Friday, August 17, 2012

A Little Volcano in a Big Desert: Ubehebe Crater.

Place: Ubehebe crater, Death Valley National Park, California
Coordinates: 37.01420, -117.45356
Date: October 12, 2011
Level: easy. 

Death Valley National Park is one of my favorite places in California and if it hadn't been a full day's drive away from my home, I'd probably visit it more often. Ubehebe crater is located at the north region of the park, a bit removed from the more visited parts of Death Valley. I don't know how many people would drive all day just to see Ubehebe, but if you do travel to Death Valley National Park, it is definitely worth visiting. I have visited Death Valley National Park three times already, and Ubehebe twice. The photos presented here are from our latest visit, in October 2011.
Ubehebe is a large crater in a volcanic field. Its age is unknown but estimated to be no older than 8000 years. There are several adjacent, smaller craters, but Ubehebe is the largest of them, about half a mile in diameter.
There is a 2-miles loop trail that goes all around the crater's rim, with and option to go down to the bottom of the crater. 

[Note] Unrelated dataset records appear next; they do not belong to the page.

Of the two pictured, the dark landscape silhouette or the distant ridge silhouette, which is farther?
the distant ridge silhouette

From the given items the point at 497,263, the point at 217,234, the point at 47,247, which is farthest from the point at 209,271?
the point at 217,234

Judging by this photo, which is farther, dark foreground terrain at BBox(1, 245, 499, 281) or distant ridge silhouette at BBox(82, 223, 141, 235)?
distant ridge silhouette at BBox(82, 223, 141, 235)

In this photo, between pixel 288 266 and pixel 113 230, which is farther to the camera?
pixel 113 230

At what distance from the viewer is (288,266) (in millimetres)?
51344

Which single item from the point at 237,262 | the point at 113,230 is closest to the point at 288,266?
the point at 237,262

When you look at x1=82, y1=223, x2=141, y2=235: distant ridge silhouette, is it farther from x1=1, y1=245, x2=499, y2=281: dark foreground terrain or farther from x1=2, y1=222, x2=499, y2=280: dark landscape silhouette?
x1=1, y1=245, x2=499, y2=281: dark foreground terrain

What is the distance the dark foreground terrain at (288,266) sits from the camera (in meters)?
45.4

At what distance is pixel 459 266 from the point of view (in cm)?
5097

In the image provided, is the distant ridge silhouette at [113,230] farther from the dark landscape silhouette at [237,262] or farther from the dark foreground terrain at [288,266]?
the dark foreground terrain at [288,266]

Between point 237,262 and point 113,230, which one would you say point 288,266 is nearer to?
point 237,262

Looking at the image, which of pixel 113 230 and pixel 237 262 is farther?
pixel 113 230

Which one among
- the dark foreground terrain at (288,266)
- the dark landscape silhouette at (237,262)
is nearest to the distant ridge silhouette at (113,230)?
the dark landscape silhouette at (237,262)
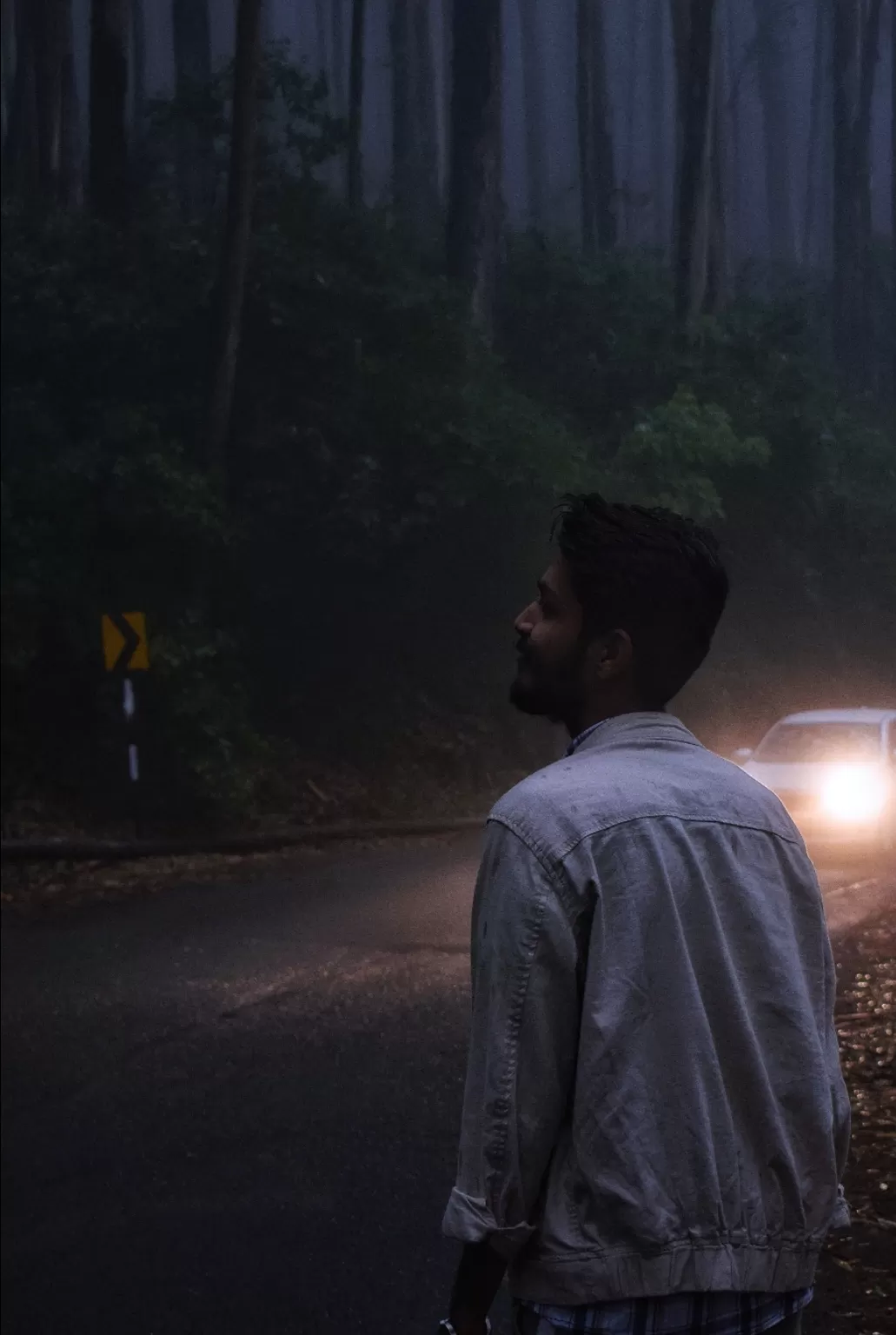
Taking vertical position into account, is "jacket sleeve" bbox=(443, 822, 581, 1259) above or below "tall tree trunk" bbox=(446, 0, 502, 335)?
below

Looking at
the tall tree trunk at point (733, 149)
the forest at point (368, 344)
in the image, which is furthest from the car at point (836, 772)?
the tall tree trunk at point (733, 149)

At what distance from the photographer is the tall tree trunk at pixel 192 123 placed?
21969 millimetres

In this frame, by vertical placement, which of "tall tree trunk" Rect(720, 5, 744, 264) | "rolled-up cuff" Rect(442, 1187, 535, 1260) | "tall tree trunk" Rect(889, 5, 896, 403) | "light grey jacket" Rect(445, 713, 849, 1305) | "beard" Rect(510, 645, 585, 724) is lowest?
"rolled-up cuff" Rect(442, 1187, 535, 1260)

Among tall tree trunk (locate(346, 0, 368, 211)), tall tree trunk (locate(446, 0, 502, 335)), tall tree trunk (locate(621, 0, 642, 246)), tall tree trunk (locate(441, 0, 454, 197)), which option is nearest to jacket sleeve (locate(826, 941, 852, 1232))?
tall tree trunk (locate(621, 0, 642, 246))

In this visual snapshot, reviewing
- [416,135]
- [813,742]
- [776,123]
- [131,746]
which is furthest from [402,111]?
[813,742]

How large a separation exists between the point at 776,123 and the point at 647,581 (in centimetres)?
1641

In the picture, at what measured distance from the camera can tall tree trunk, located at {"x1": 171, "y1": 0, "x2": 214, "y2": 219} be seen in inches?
865

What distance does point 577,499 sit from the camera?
229 cm

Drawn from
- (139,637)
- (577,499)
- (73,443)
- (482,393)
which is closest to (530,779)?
(577,499)

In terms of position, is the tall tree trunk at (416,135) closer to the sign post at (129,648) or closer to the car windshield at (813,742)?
the sign post at (129,648)

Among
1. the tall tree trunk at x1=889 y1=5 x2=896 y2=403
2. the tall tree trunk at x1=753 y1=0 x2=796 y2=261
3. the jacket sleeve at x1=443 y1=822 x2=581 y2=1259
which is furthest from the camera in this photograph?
the tall tree trunk at x1=753 y1=0 x2=796 y2=261

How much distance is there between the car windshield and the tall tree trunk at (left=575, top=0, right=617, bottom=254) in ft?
23.0

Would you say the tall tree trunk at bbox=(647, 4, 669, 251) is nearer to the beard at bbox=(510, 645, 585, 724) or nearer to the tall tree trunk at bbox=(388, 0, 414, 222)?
the tall tree trunk at bbox=(388, 0, 414, 222)

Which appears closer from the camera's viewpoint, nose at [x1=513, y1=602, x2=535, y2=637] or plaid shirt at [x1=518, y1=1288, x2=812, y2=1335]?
plaid shirt at [x1=518, y1=1288, x2=812, y2=1335]
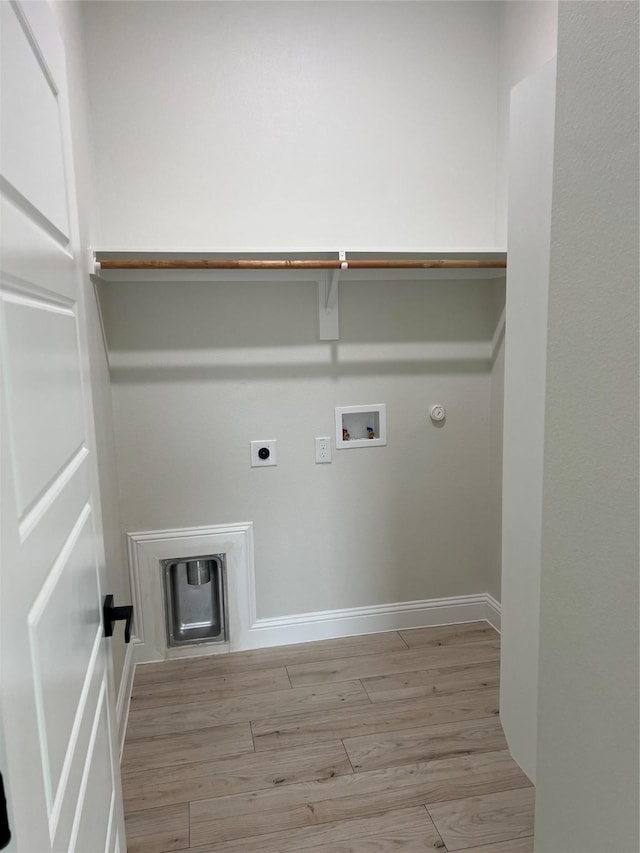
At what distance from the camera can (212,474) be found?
8.20ft

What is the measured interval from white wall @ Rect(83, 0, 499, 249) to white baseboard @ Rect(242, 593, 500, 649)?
5.34 feet

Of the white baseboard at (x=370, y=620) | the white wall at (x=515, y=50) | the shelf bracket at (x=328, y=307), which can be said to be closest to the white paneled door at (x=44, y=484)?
the shelf bracket at (x=328, y=307)

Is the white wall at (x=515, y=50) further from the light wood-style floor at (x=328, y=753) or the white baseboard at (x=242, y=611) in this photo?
the light wood-style floor at (x=328, y=753)

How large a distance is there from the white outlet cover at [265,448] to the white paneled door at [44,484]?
137cm

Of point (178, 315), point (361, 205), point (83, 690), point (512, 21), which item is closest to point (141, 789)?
point (83, 690)

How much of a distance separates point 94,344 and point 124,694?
4.16 ft

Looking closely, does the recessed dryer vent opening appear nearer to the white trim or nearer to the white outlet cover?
the white outlet cover

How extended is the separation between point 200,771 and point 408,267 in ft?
6.25

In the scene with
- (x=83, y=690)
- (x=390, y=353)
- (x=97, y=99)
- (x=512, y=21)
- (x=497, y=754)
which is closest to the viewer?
(x=83, y=690)

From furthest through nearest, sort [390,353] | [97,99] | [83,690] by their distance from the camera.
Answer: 1. [390,353]
2. [97,99]
3. [83,690]

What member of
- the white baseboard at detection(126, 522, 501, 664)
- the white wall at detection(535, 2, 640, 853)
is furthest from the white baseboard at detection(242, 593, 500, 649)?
the white wall at detection(535, 2, 640, 853)

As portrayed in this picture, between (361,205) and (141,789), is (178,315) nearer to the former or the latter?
(361,205)

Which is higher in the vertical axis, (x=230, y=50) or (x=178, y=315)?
(x=230, y=50)

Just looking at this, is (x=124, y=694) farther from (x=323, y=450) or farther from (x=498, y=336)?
(x=498, y=336)
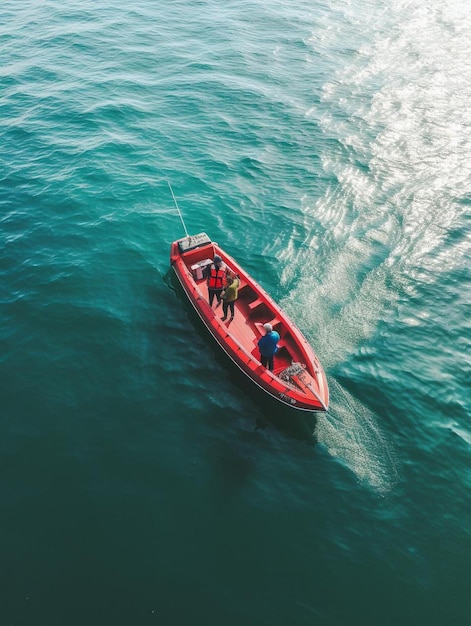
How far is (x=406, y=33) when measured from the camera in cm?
4103

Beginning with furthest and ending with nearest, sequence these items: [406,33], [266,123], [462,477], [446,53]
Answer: [406,33] < [446,53] < [266,123] < [462,477]

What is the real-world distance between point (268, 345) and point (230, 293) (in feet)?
9.61

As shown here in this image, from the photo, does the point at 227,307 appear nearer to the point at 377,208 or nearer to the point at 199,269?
the point at 199,269

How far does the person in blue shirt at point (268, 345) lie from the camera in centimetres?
1420

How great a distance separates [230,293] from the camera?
16.2m

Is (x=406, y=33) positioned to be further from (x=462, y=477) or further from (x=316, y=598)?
(x=316, y=598)

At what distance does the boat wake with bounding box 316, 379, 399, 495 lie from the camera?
12.9m

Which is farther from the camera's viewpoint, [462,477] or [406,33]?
[406,33]

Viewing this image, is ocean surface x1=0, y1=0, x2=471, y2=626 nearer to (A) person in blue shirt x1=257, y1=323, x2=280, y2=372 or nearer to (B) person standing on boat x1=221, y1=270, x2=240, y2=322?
(A) person in blue shirt x1=257, y1=323, x2=280, y2=372

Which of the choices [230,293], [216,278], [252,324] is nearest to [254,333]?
[252,324]

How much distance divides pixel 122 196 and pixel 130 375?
1260cm

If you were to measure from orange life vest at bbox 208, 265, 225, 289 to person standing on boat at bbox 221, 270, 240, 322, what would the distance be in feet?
0.93

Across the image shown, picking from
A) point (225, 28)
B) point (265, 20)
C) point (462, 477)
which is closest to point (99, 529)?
point (462, 477)

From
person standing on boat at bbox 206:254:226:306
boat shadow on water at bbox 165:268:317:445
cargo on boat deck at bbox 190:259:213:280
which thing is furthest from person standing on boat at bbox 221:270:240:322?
cargo on boat deck at bbox 190:259:213:280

Ubehebe - an almost full view
Despite the barren appearance, the area does get some precipitation. Little salt flats are what left when collected water evaporate.

A small salt flat on the slope of Ubehebe
Desert weathering creates a jarred-looking scenery. The big crack on the valley floor is a deep wash. Normally it is dry, but when rain comes it can flash-flood. 
I just love to see the colorful rocks and the light-shadow patterns of the cracked landscape.
A dry wash jarring the arid valley floor.
The top part of the crater wall, beautifully patterned with little run-offs, like an artistic knit-work hem.
A close-up of the crater wall.
Ubehebe is deep in the desert and we visited there in October, after a long summer and before the rains. We didn't expect to see much greenery there, and sure enough, there wasn't a lot. But there was some.

A brave desert survivor.

The dark soil was dotted with small, leathery leaf rosettes.The reddish-pink color is that of carotenoids and flavanoids that protect the plants from excess radiation. Naturally, desert plants would have more of these pigments. Enough to override the chlorophyll's green.

Hairy leaves

These leaves are also pretty hairy. The white hair cover serves to reflect back excess sunlight and also to limit transpiration and conserve the plant's precious water.
It being October, we didn't expect to see any flowers, but we did! Here is a pretty composite bush - a velvet turtleback. It is small and its flowers are tiny. Still, it added a jolly splash of color to the dark volcanic soil.

Velvet turtleback (Psathyrotes ramosissima)

As did this pretty pink: 

Bigelow's monkeyflower (Mimulus bigelovi)

Animals are found there year-round but what we've seen mostly were shy lizards, too quick to photograph. We were lucky to come across a red-tail hawk lurking in the bushes. This is the darkest form of this species that I've seen. 

Soon enough it got tired of our attention and took off. 
Taking flight
There are several craters in the area of Ubehebe. Here is a smaller one.

One of Ubehebe's neighbors
The walk was easy. There are no major height changes on this trail and the circular path allows a wonderful view of every corner of the crater. There is a trail that leads inside but the chicas were already tired so we didn't get to the bottom of it.
If, no. When you go there - make sure to bring lots of water and sun protection.  I will also add that although our visit was in mid-October, it was still (not very surprising) very hot. The best time to visit Death Valley is in late February - early March, when the temperatures are more welcoming and, if it is a rainy year, the desert will be carpeted with wildflowers.
So don't forget your camera! 


  1. OK, I'm convinced.
    I'll try to visit there sometime at the spring.

    And Your blog looks really good!


    1. Thanks! You're gonna love this place, I guarantee it!